Michele Barsotti received the bachelor and master degree (M.Sc.) in Biomedical Engineering from the University of Pisa in 2009 and 2011 respectively. He obtained his PhD degree in Emerging Digital Technologies from the Scuola Superiore Sant’Anna of Pisa on October 27th, 2016 with a dissertation on “Human-Machine interfaces based on electro-biological signals for robotic application and neurorehabilitation” with the final evaluation score of full marks and honor. In 2016 he was a visiting student at the Institute of Neurorehabilitation Systems at the University Medical Center G?ttingen, Georg-August University, Germany. He works as a post-doc researcher at the PercRo laboratory and his research interests included bio-signal processing, robotic, wearable robots, neuro-rehabilitation and neural control of movements. He is currently working as a Machine Learning DSP Software Engineer at the Camlin Italy SRL.

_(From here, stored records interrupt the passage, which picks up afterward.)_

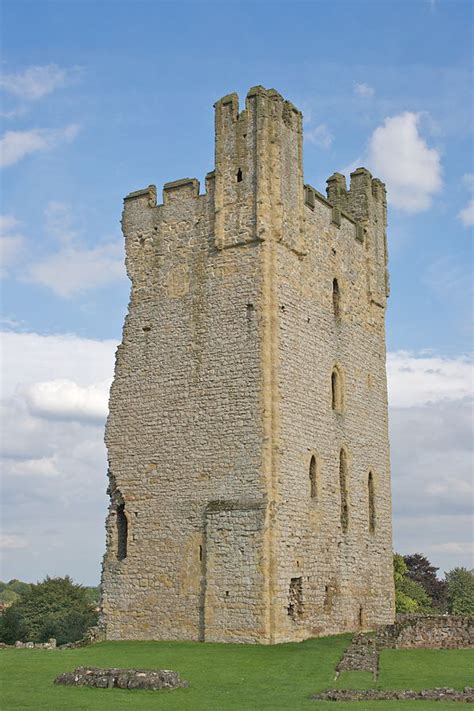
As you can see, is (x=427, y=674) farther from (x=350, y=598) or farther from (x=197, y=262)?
(x=197, y=262)

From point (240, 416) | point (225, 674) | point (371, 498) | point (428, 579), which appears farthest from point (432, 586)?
point (225, 674)

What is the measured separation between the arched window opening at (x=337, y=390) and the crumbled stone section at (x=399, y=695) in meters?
12.4

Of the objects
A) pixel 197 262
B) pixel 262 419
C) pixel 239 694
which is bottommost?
pixel 239 694

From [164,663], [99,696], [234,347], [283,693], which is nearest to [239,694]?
[283,693]

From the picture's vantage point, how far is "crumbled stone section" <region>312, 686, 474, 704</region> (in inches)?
551

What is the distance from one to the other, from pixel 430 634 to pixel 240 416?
6.86 meters

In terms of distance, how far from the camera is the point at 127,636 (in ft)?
77.3

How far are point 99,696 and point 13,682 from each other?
8.55ft

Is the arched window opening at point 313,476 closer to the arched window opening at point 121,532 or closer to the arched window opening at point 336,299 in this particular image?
the arched window opening at point 336,299

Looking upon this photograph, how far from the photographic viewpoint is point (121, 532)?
80.9 feet

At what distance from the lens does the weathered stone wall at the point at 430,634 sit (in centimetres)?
2141

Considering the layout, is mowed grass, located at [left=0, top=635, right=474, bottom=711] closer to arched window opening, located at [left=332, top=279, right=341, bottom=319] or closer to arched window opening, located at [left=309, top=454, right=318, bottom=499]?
arched window opening, located at [left=309, top=454, right=318, bottom=499]

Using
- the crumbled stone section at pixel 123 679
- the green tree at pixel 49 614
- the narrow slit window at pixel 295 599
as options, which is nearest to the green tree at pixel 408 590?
the green tree at pixel 49 614

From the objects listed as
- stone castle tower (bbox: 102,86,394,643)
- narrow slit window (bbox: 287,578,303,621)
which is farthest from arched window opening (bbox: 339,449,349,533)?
narrow slit window (bbox: 287,578,303,621)
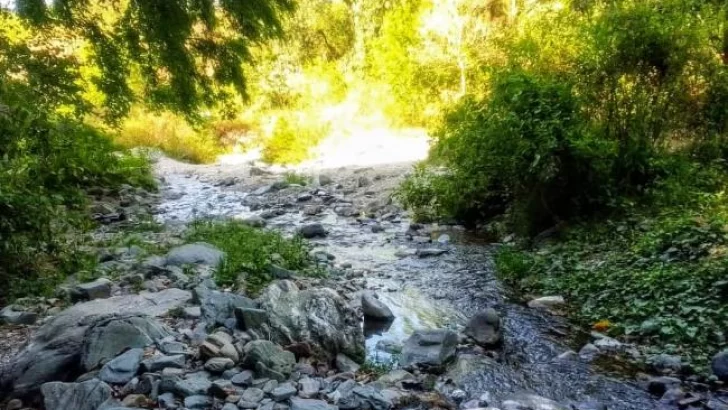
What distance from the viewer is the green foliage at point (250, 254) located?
5043 millimetres

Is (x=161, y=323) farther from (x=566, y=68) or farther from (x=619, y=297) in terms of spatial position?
(x=566, y=68)

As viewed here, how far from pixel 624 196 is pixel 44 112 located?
6205mm

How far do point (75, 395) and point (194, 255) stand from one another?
3080 mm

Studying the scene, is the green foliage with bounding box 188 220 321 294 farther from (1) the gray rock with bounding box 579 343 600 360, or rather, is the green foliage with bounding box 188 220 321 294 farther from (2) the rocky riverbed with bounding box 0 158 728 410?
(1) the gray rock with bounding box 579 343 600 360

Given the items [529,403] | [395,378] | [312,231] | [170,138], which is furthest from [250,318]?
[170,138]

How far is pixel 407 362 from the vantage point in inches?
149

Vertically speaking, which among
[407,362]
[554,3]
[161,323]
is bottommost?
[407,362]

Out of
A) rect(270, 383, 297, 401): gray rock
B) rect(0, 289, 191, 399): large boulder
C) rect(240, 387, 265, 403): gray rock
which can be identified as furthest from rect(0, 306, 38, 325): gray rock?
rect(270, 383, 297, 401): gray rock

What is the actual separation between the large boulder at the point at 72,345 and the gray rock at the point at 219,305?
0.37 m

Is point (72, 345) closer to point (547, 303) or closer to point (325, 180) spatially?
point (547, 303)

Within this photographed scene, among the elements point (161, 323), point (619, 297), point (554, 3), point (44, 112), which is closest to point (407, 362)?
point (161, 323)

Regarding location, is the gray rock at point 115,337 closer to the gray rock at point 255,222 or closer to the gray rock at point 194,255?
the gray rock at point 194,255

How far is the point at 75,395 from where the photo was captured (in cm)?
270

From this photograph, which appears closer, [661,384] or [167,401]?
[167,401]
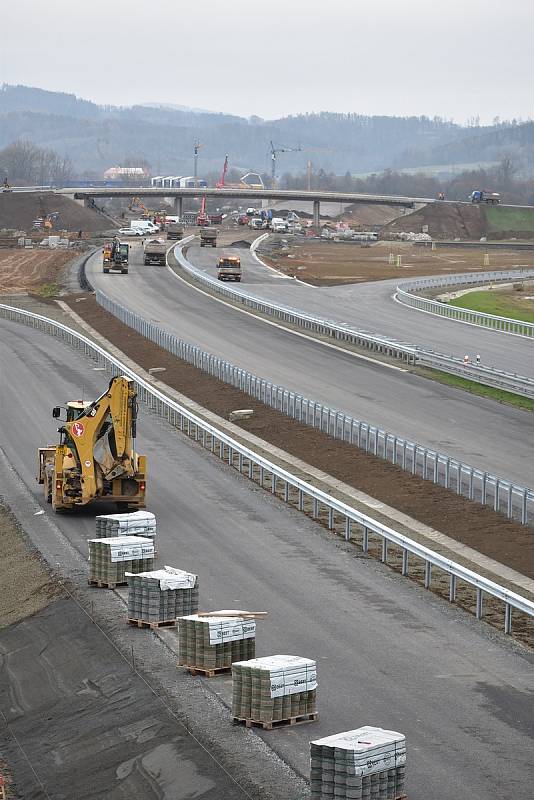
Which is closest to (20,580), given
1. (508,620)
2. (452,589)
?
(452,589)

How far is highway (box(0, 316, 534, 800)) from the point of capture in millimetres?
18703

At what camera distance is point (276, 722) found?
19.8 meters

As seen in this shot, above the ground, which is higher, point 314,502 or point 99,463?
point 99,463

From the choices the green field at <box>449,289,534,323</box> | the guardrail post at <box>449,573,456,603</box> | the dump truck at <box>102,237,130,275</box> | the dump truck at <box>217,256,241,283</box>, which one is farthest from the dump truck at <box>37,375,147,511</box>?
the dump truck at <box>102,237,130,275</box>

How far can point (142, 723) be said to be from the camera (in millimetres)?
20422

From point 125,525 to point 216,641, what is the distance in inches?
356

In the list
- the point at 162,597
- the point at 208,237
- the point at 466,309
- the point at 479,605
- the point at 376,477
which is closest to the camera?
the point at 162,597

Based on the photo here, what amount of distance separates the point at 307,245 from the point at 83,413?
14223 cm

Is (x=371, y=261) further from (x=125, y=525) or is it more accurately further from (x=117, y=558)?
(x=117, y=558)

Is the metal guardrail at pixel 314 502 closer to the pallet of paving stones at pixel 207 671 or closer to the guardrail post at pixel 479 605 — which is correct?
the guardrail post at pixel 479 605

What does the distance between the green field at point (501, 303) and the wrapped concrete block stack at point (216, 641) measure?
227 feet

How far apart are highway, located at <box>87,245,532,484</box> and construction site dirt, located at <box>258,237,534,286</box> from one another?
2879cm

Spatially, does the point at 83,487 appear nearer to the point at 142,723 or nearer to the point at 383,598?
the point at 383,598

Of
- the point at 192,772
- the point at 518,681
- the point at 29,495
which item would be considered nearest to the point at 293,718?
the point at 192,772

Domenico Buongiorno is a Post-Doc Researcher in Electronic and Information Bioengineering at the Department of Electrical and Information Engineering of Polytechnic University of Bari. He received the B.Sc. and M.Sc. (cum laude) degrees in automation and control theory engineering from Politecnico di Bari, Bari, Italy, in 2011 and 2014, respectively. His bachelor and master theses, both supervised by the Prof. Vitoantonio Bevilacqua, concerned machine learning-based optimization techniques for energy consumption optimization and human neuromusculoskeletal modeling, respectively.
In 2017, he received the Ph.D. degree in Emerging Digital Technologies from Scuola Superiore Sant?Anna, Pisa, Italy (PERCeptual RObotics laboratory – PERCRO). His PhD thesis concerns the control of robotic interfaces for interaction with virtual environments, robot-aided neurorehabilitation (EMG based control – Myocontrol) and bilateral multi-DoF teleoperation in disaster scenario. In 2017, he has been a visiting PhD Student at the Biorobotics Laboratory, UCI Irvine, California, under the sypervision of the Prof. David Reinkensmeyer. He is currently working on the research projects SOS and RoboVir, and on two industrial projects in collaboration with COMAU Robot Company.
His research interests include human-machine and human-robot interaction, assistive technologies, muscle synergy analysis and myocontrol for neuro-rehabilitation. He teaches Computer Science at the Polytechnic University of Bari (a.y. 2017/2018 and 2018/2019) and Electronic and Information Bioengineering at the Medical School of the University of Bari (a.y. 2018/2019).
In March 2019, he founded Apulian Bioengineering srl, a spin-off company of the Polytechnic University of Bari.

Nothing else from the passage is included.